On Thanksgiving day, the fisherman and his son were walking along the banks of the Diversion Channel near Allenville when they found a pile of dumped trash.

But when they looked closer, they realized it was stacks of undelivered mail, all neatly bundled together.

The fisherman tells me you can't reach this remote location by car, especially when it's muddy. So, whoever dumped the mail apparently didn't make the delivery by accident.

The man who found it says all the mail looked to be dated in early November. He saw addresses in Jackson, Sikeston, New Madrid and Dexter.

He took all this mail to the postmaster in Gordonville, who sent it on to the Office of the Inspector General in Kansas City, Kansas.

But, how would mail heading to four different communities all end up in one spot?

Mail sent to Southeast Missouri starts at the processing center in Cape Girardeau. There, its sorted and bundled, then carried by contract drivers to the individual towns for delivery.

Those drivers, known as highway contract route employees, do not officially work for the Postal Service. But whether an HCR driver or a postal carrier did the dumping, tampering with mail is a federal crime and this surprising find is now at the center of an O.I.G. investigation.

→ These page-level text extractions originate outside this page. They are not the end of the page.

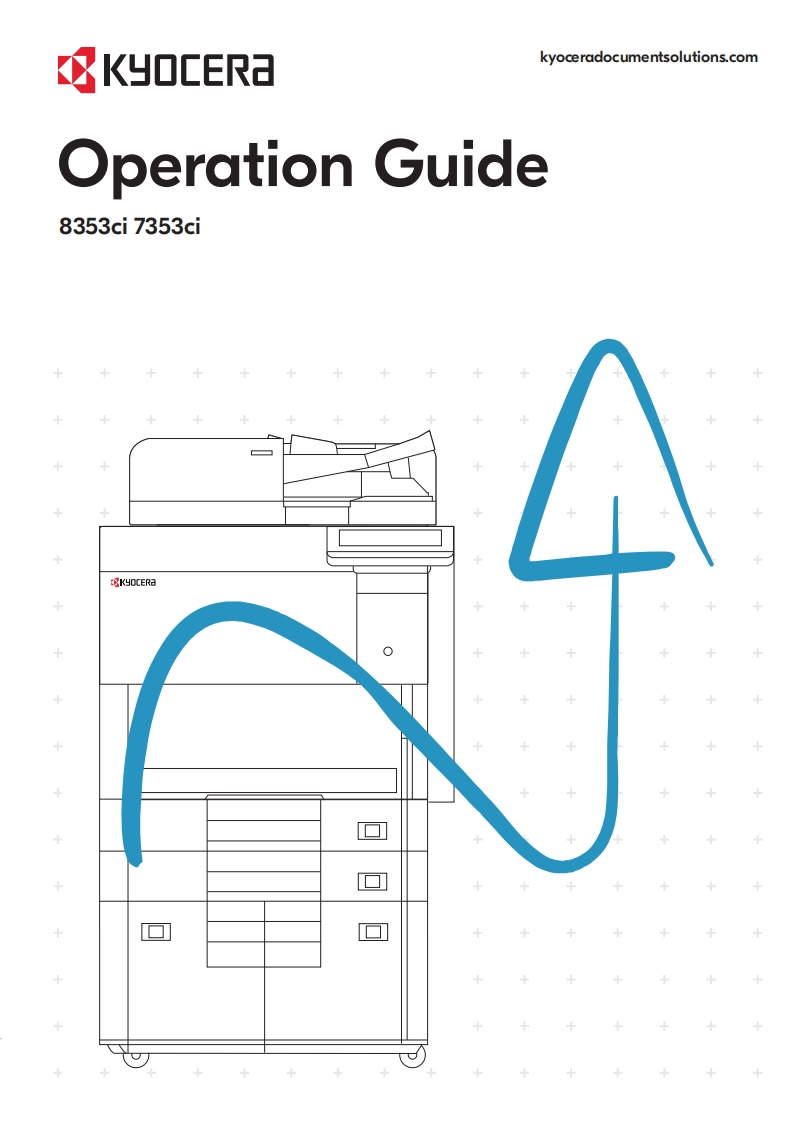 KYOCERA

kyoceradocumentsolutions.com

Operation Guide

8353ci 7353ci

KYOCERA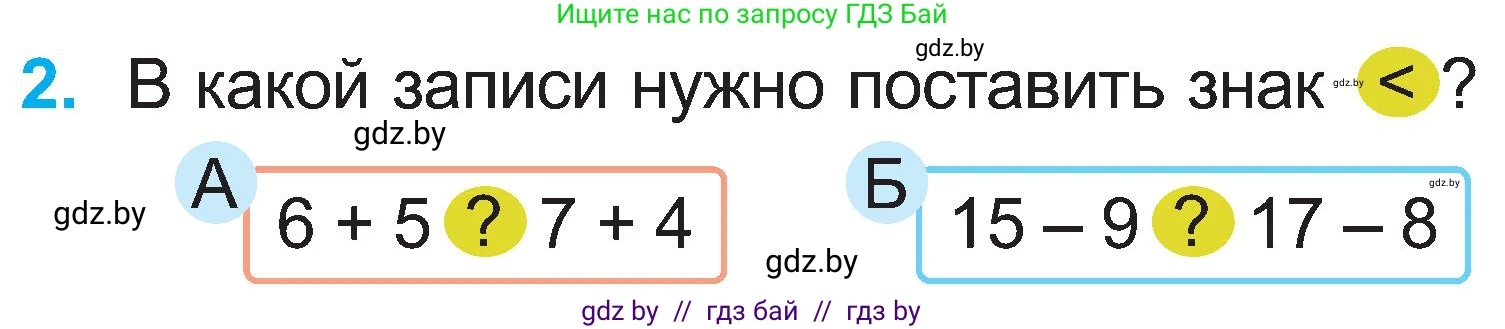 Ищите нас по запросу ГДЗ Бай

gdz.by

2. В какой записи нужно поставить знак gdz.by < ?

gdz.by

gdz.by

А 6 + 5 ? 7 + 4

gdz.by

Б 15 – 9 ? 17 – 8

gdz.by

gdz by // гдз бай // гдз by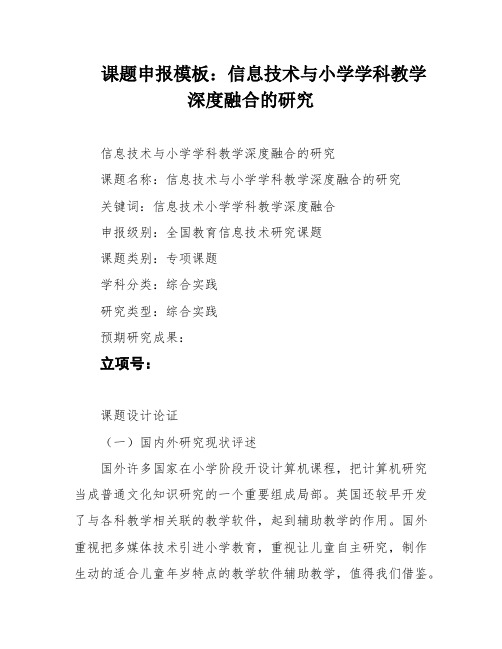 课题申报模板：信息技术与小学学科教学深度融合的研究

信息技术与小学学科教学深度融合的研究

课题名称：信息技术与小学学科教学深度融合的研究

关键词：信息技术小学学科教学深度融合

申报级别：全国教育信息技术研究课题

课题类别：专项课题

学科分类：综合实践

研究类型：综合实践

预期研究成果：

立项号：

课题设计论证

（一）国内外研究现状评述

国外许多国家在小学阶段开设计算机课程，把计算机研究当成普通文化知识研究的一个重要组成局部。英国还较早开发了与各科教学相关联的教学软件，起到辅助教学的作用。国外重视把多媒体技术引进小学教育，重视让儿童自主研究，制作生动的适合儿童年岁特点的教学软件辅助教学，值得我们借鉴。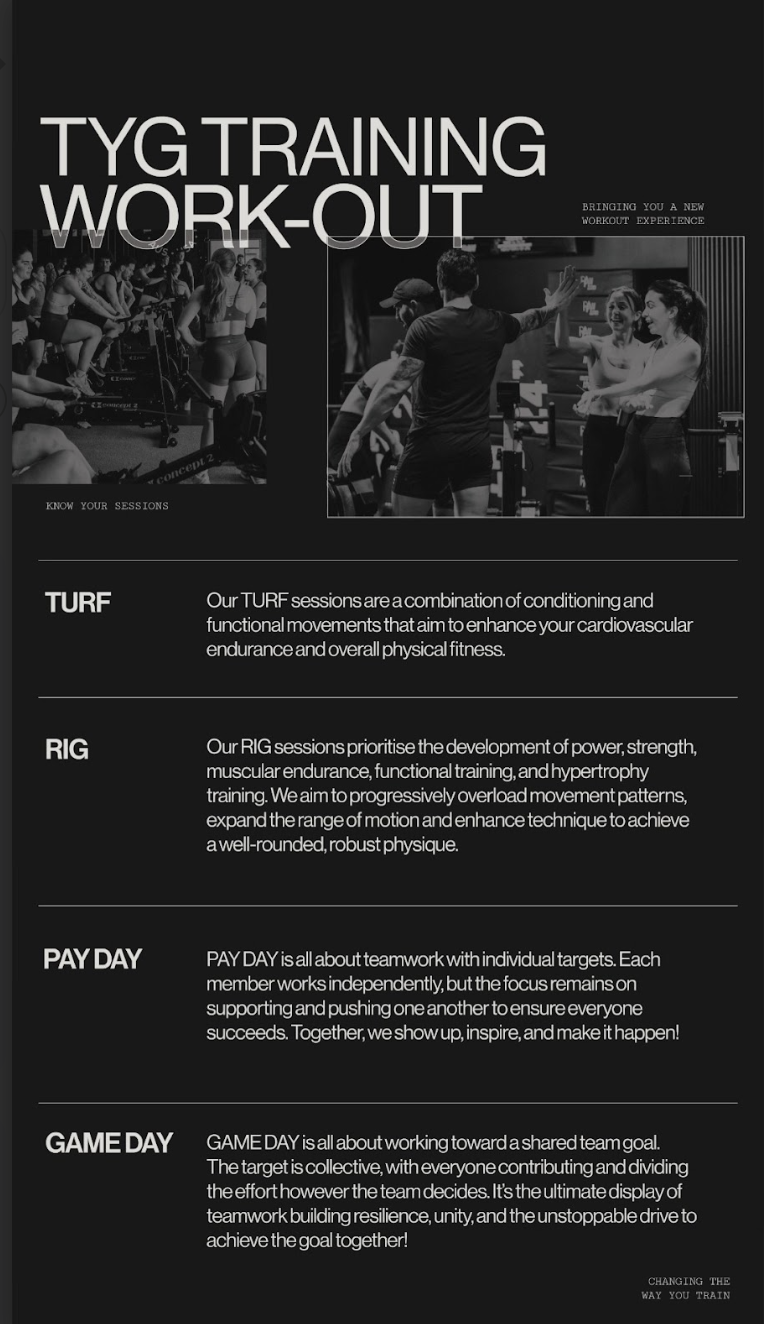 TYG TRAINING
WORK-OUT

BRINGING YOU A NEW
WORKOUT EXPERIENCE

KNOW YOUR SESSIONS

TURF

Our TURF sessions are a combination of conditioning and functional movements that aim to enhance your cardiovascular endurance and overall physical fitness.

RIG

Our RIG sessions prioritise the development of power, strength, muscular endurance, functional training, and hypertrophy training. We aim to progressively overload movement patterns, expand the range of motion and enhance technique to achieve a well-rounded, robust physique.

PAY DAY

PAY DAY is all about teamwork with individual targets. Each member works independently, but the focus remains on supporting and pushing one another to ensure everyone succeeds. Together, we show up, inspire, and make it happen!

GAME DAY

GAME DAY is all about working toward a shared team goal. The target is collective, with everyone contributing and dividing the effort however the team decides. It's the ultimate display of teamwork building resilience, unity, and the unstoppable drive to achieve the goal together!

CHANGING THE
WAY YOU TRAIN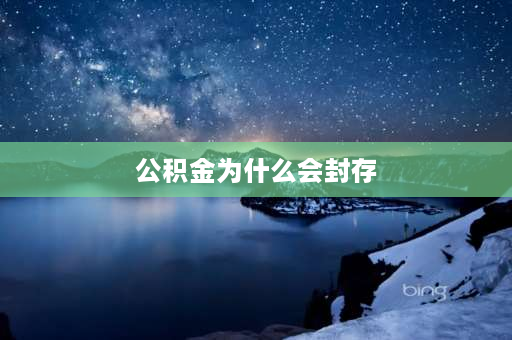 公积金为什么会封存

bing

O.I.G. Spokesman John Masters tells me, if your mail got dumped, you will be contacted by mail about it. Masters says his office will let you know that you've had so many pieces of mail sent to the O.I.G. as part of an ongoing investigation.

It will be up to you to let your creditors know if you're missing a bill.

Masters calls mail dumping "very rare" and say his office is taking the investigation seriously. Masters says it could take weeks or months before the investigation is complete.